The value depended heavily on the number of ships involved; the Blade could only rout a Kamian attack if they had at least a five-to-one advantage and fought with everything they had. In one particularly terrible engagement, seven battle groups went up against a Kamian task force in a fight that lasted eleven hours. They destroyed five Kamian capitol-class warships, but lost all but one battleship and six cruisers. Most of the smaller support ships survived.

The Kamian tactic in fleet warfare was two-fold: destroy high-value assets at all costs, and disrupt supply lines to cripple the low-value assets. It was a tactic that worked all too well for them: large Foundation warships were typically very self-sufficient for repairs, spare parts, and stores for long-endurance. Smaller ships, meanwhile, relied heavily on a constant supply of spare parts.

State of Emergency

So, in A.Y. 6103, the Blind Consul declared a state of emergency and mobilized its entire industrial capability, focused on a single goal: more ships.

Utopia Gregaria, the Foundation's primary shipbuilding facility, typically needed four years to build a warship from start to finish. Workers from all over the Foundation were brought in by the millions to improve productivity, bringing the number down to just three years (late in the war it would drop to one, with some being completed in as little as eighteen months). Further, Gregaria's capacity doubled.

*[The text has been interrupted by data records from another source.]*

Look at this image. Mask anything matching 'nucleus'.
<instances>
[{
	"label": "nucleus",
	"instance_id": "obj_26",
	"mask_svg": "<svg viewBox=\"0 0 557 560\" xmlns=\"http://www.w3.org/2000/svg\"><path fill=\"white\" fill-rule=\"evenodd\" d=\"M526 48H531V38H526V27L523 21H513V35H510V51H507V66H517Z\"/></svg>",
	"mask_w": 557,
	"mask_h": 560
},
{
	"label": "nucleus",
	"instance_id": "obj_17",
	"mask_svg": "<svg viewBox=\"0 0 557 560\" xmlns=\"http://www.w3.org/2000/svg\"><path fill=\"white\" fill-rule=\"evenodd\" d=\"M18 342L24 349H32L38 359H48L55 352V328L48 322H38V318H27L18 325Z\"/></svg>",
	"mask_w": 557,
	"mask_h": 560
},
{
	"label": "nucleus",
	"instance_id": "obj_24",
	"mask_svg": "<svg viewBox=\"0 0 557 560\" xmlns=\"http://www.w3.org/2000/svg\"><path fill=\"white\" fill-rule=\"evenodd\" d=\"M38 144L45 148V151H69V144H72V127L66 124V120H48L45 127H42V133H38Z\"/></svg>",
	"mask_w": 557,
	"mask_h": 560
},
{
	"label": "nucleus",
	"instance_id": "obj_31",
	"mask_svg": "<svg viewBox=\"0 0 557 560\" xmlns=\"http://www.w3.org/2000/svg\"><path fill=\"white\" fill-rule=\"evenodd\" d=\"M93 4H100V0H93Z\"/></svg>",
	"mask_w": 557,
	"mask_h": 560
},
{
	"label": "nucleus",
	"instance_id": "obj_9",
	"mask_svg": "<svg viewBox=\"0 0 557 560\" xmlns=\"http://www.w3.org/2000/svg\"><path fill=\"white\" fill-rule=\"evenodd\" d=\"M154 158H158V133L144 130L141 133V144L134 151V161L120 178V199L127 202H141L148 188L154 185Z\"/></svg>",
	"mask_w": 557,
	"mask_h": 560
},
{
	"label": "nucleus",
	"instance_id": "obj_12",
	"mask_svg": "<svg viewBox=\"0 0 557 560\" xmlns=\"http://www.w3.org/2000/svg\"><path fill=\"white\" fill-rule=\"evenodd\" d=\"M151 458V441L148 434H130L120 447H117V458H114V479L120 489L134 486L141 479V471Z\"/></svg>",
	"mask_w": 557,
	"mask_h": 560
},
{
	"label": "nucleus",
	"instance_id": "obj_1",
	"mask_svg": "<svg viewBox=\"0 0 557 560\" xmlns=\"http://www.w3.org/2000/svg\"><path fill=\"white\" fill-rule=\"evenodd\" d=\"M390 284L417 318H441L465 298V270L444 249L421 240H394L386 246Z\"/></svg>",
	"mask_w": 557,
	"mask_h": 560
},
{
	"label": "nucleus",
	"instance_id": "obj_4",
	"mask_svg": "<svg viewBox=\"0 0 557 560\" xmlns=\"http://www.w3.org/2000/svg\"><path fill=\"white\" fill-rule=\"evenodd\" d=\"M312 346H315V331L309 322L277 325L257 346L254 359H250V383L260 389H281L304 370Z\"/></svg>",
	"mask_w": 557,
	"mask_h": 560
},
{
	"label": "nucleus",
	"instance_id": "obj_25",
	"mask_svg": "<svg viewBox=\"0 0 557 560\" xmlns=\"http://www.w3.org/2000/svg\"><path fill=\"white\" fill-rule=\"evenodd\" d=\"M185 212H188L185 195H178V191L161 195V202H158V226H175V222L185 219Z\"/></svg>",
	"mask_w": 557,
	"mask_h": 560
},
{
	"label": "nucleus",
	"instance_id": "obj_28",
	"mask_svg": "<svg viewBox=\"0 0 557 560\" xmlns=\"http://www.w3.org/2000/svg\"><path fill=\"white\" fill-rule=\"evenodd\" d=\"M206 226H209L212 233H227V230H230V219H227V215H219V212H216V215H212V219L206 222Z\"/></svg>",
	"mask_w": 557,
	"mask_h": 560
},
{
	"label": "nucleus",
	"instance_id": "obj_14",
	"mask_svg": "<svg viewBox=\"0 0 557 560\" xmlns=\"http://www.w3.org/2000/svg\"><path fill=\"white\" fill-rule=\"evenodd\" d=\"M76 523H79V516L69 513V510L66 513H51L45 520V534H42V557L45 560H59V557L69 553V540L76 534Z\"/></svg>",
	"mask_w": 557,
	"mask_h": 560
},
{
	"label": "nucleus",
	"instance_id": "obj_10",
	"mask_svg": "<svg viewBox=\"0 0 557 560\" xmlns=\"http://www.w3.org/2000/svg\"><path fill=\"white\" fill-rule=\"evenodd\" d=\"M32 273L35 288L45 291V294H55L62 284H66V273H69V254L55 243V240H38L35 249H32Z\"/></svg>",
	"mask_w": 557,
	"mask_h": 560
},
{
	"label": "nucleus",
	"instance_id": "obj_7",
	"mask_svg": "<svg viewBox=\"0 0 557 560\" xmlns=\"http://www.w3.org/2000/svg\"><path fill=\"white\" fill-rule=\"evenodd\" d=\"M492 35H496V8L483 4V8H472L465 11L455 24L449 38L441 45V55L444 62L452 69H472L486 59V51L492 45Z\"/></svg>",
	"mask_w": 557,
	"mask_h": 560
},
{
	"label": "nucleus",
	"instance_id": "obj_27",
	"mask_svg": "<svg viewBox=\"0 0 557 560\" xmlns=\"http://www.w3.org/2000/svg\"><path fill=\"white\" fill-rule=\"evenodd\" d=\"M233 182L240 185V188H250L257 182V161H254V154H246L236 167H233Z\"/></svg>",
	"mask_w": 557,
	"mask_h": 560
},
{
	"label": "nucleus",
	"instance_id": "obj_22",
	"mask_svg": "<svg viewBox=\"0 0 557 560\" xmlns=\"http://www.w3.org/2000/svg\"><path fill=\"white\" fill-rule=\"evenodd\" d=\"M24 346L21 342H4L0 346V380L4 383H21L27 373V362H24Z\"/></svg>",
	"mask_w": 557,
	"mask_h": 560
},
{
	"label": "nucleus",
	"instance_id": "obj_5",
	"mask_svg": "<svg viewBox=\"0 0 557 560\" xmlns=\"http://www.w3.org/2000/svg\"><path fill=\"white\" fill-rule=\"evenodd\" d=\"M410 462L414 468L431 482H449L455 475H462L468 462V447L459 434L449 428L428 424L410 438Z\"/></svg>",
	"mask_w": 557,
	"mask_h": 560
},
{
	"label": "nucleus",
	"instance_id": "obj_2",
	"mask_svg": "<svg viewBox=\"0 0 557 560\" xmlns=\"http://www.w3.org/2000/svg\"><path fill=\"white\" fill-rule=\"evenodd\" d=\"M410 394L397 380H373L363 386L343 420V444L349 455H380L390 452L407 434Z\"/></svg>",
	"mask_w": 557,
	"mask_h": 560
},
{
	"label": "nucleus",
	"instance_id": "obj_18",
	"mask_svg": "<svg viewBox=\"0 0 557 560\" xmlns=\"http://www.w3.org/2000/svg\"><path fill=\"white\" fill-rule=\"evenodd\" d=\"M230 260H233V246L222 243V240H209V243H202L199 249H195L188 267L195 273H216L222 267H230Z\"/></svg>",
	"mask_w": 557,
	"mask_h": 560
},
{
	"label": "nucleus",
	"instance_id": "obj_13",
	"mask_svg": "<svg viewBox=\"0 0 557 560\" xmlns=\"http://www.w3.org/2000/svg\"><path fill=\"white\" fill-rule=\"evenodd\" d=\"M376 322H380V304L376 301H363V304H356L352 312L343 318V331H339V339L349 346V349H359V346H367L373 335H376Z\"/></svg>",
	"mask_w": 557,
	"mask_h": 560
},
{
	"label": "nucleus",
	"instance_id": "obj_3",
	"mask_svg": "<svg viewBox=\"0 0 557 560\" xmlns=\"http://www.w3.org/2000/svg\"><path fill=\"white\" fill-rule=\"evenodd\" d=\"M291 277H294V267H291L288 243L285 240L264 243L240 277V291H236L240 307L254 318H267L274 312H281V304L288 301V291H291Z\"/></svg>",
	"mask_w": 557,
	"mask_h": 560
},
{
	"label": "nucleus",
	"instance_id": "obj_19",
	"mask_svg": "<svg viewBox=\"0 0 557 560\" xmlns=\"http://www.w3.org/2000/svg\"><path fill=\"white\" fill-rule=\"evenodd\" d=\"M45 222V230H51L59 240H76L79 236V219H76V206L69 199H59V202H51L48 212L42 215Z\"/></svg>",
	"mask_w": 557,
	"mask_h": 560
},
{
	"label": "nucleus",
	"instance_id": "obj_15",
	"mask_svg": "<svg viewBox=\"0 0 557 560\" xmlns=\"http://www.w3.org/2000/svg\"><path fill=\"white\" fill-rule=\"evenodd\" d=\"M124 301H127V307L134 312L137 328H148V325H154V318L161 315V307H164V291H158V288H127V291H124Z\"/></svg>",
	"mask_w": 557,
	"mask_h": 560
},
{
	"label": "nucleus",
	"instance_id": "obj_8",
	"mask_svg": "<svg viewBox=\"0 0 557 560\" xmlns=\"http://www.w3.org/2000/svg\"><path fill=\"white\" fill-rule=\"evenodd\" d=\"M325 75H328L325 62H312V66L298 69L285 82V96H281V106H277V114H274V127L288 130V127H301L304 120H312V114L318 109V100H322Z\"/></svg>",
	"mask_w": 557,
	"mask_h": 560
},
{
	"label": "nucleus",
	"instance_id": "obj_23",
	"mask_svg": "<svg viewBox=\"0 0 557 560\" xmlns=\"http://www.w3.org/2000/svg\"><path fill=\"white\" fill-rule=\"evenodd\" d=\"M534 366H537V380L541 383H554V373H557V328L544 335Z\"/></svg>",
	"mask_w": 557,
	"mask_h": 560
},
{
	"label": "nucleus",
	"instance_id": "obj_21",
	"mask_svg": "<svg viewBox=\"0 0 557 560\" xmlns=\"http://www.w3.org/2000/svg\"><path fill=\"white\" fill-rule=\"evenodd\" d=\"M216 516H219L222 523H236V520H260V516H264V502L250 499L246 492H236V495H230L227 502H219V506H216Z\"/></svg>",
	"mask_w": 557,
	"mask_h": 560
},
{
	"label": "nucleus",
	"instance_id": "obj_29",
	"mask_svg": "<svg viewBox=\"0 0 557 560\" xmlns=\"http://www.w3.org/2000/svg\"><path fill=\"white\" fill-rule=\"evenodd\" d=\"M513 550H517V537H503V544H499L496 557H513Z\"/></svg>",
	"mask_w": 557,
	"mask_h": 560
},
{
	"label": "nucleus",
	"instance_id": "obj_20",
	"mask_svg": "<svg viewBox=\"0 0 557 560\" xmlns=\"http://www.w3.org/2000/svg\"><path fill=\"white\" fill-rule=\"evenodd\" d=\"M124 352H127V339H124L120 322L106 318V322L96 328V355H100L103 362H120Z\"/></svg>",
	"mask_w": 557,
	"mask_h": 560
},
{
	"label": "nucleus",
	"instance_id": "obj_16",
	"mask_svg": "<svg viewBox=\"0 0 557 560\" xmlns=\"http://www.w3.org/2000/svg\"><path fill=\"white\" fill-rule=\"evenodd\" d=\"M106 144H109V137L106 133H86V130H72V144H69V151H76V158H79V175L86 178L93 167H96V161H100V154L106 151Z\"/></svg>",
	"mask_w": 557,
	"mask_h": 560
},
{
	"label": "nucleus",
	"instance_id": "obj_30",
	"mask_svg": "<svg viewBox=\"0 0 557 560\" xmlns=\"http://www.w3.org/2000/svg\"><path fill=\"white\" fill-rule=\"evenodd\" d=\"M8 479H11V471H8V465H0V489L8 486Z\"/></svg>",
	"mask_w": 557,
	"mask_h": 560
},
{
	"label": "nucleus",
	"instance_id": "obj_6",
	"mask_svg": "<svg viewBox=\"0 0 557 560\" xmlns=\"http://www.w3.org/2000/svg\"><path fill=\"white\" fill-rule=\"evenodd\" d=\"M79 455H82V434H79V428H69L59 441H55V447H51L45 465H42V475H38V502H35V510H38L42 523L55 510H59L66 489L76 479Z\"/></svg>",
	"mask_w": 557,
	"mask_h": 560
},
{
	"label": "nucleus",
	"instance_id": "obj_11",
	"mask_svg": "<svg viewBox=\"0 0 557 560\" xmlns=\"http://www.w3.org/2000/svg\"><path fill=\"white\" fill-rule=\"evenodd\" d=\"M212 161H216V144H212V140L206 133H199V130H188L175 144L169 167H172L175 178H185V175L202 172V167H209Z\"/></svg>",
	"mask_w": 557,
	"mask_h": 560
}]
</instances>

But improving productivity wouldn't help, not fast enough. Even shifting all available forces to the front, the Foundation did not have enough warships to step the tide. Many key systems had to be evacuated and allowed to fall. Even so, the Foundation estimated it could only hold the Kamians off for another six months.

The Scrapers

One notable appearance during this era were the "scrappers", or scrapyard warships. At first, the Foundation spun up a program to bring as many of its mothballed warships to battle status as possible. But the numbers were still coming up far short, so various shipyards were "encouraged" to find alternative solutions.

One was simply to weaponize existing ships. Large cargo vessels, many made obsolete by the shift to containerization, were available with fully functional engines and navigation. The only real difference between a large freighter and a warship, some reasoned, was armaments and armor.

For reference, there are quite a few more differences than that.

Scrappers were built primarily by taking old freighters, armoring them with whatever scrap metal was available, and adding weapons sourced from literally anywhere. A common tactic was to look in old supply depots, which stored parts and replacements for obsolete warships. 'A fifty-year-old beam cannon was better than no beam cannon', the reasoning went. They would also take weapons designed as fixed defenses, or load a large ship with hundreds of smaller, commonly available cannons. One particular scrapper sported fifteen thousand small cannons.

Scrappers were operated by the Merchant Marine and, being very much not fit for combat, were relegated to convoy duty. Quite miraculously, they proved effective in dissuading Kamian attacks, and lead to Operation Jackroot.